Addressing another key part of tertiary education in relation the divide between higher and vocational education, Curriculum across the great divide: Exploring a key problem of Australian tertiary education (Hodge et al., Citation2024) looks at the distinctiveness of curriculum between VET and HE in the Australian tertiary system. Whilst discussing the complexity of the tertiary system, in terms of pathways and qualifications, the authors note the division of VET and HE within it as being problematic. Their analysis argues that articulation between the two systems is necessary for a renewal of VET and HE that is more fit for purpose for all stakeholders. The VET curriculum is problematised in terms of how it is conceived and practiced revealing how it is shaped by politics and resulting policies.

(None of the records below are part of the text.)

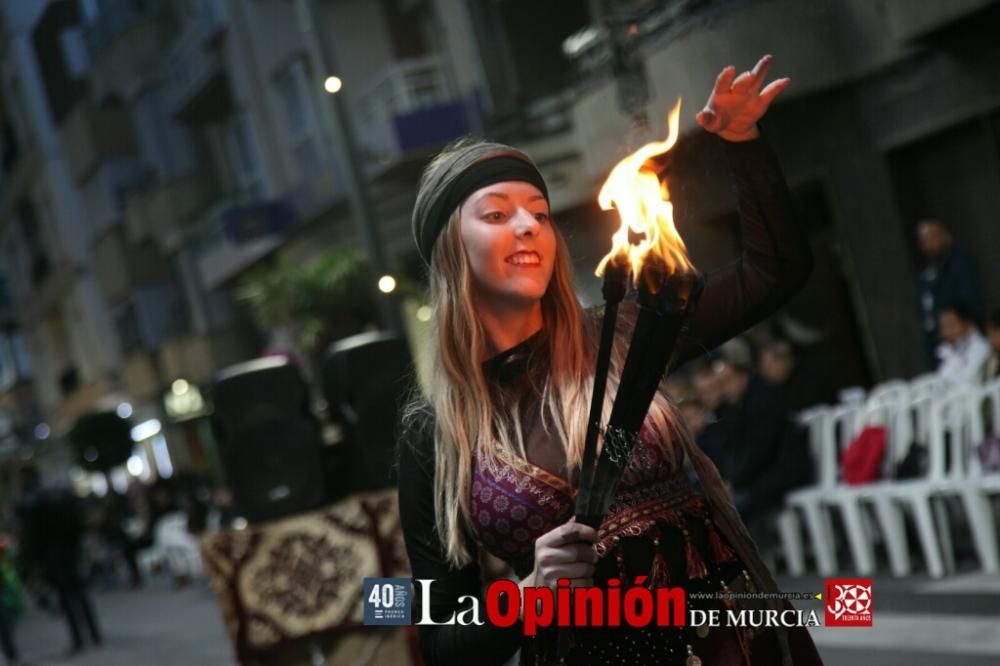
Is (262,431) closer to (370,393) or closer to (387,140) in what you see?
(370,393)

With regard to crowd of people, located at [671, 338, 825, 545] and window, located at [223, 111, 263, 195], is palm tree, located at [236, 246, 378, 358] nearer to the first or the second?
window, located at [223, 111, 263, 195]

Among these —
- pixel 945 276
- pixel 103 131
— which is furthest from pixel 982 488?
pixel 103 131

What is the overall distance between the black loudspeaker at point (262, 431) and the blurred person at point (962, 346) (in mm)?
3788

And offering a perspective in relation to pedagogy and practice, Experiences from great tertiary change in China – a teacher perspective (Bailey et al., Citation2024), takes a deep dive into the experiences of teachers recently trained as secondary VET teachers within the Higher Education system in China. They set out the complex policy context for VET and education systems in China and explore how these structural conditions effect the practices of vocational teachers. The authors present a case study of how vocational teachers have experienced great tertiary changes in relation to the aims of policy to align vocational and higher education. The article theorises these experiences using the notion of vocational capital and reveal how a misalignment between teacher’s academic education and vocational expertise impacts the quality of VET teaching and learning and thus contributes to a reinforcement of the long-standing, lower status position of VET within China’s tertiary system.

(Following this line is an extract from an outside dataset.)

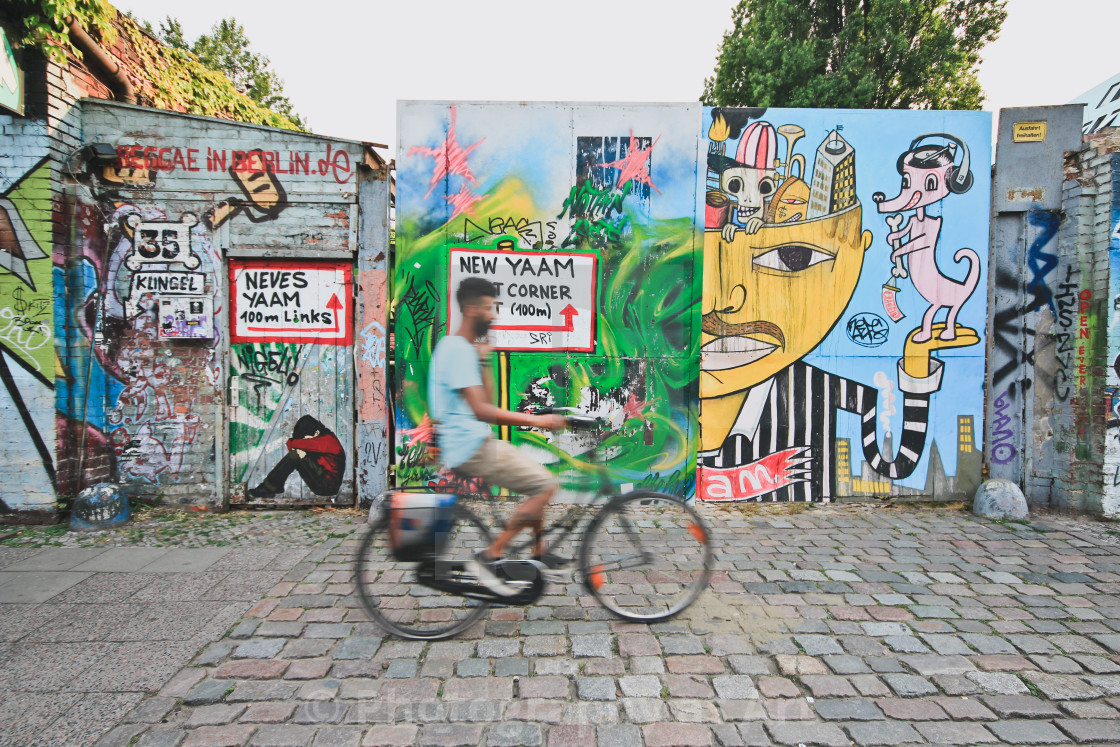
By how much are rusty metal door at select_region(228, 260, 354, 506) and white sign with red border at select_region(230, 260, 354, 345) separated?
0.03 ft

The contributions to each of this special issue take a deep dive into aspects of tertiary and vocational education systems globally, and in doing so reveal how competing logic and ideological approaches to how vocational education, higher education and work/labour are structured shape such systems internationally.

References

  • Bailey, W., Lavender, K., & Youde, A. (2024). Experiences from great tertiary change in China – A lecturer perspective. International Journal of Training Research, 22(1).

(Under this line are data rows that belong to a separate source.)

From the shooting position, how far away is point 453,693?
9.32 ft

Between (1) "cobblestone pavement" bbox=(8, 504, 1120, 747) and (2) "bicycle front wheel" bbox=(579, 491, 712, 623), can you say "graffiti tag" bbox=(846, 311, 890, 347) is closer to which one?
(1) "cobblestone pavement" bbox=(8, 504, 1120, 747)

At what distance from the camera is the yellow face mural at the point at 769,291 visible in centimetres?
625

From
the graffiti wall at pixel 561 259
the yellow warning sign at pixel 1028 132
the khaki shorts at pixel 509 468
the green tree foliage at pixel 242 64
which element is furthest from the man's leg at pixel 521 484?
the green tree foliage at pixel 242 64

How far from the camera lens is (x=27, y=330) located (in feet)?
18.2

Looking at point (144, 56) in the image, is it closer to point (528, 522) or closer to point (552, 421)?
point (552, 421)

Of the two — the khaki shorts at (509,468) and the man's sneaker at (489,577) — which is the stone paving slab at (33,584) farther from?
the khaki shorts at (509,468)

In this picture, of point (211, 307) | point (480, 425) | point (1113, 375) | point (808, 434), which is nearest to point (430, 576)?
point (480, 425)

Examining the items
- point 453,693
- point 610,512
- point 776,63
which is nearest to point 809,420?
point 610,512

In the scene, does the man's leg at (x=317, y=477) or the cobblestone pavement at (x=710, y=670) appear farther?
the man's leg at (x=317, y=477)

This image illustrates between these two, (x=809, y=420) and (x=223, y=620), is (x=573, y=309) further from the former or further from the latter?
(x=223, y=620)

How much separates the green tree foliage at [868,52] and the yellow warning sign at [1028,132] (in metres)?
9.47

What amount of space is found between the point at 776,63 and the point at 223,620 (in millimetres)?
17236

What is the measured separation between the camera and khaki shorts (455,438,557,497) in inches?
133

  • Hodge, S., Guthrie, H., Jones, A., & Waters, M. (2024). Curriculum across the great divide: Exploring a key problem of Australian tertiary education. International Journal of Training Research, 22(1), 1–15. https://doi.org/10.1080/14480220.2024.2330453
  • Kabir, A., & Ahmed, S. (2024). Policies and practices of technical and vocational education and training pathways into higher education in Bangladesh: Lessons from Australia. International Journal of Training Research, 22(1).
  • Kift, S. (2024). The tertiary transformation imperative: Issues and opportunities.
  • Li, J., Frommberger, D., Schmees, J. K., & Hui, T. (2024). Tertiarization and academization of vocational education and training in China and Germany. International Journal of Training Research, 22(1).
  • Marginson, S. (2018). High participation systems (HPS) of higher education. In B. Cantwell, S. Marginson, & A. Smolentseva (Eds.), High participation systems of higher education (pp. 453–458). Oxford University Press.
  • Strathdee, R. (2024). Regulation theory and the reform of vocational education in New Zealand. International Journal of Training Research, 22(1), 1–15. https://doi.org/10.1080/14480220.2024.2330444
  • Trow, M. (1973). Problems in the transition from elite to mass higher education. Carnegie Commission on Higher Education.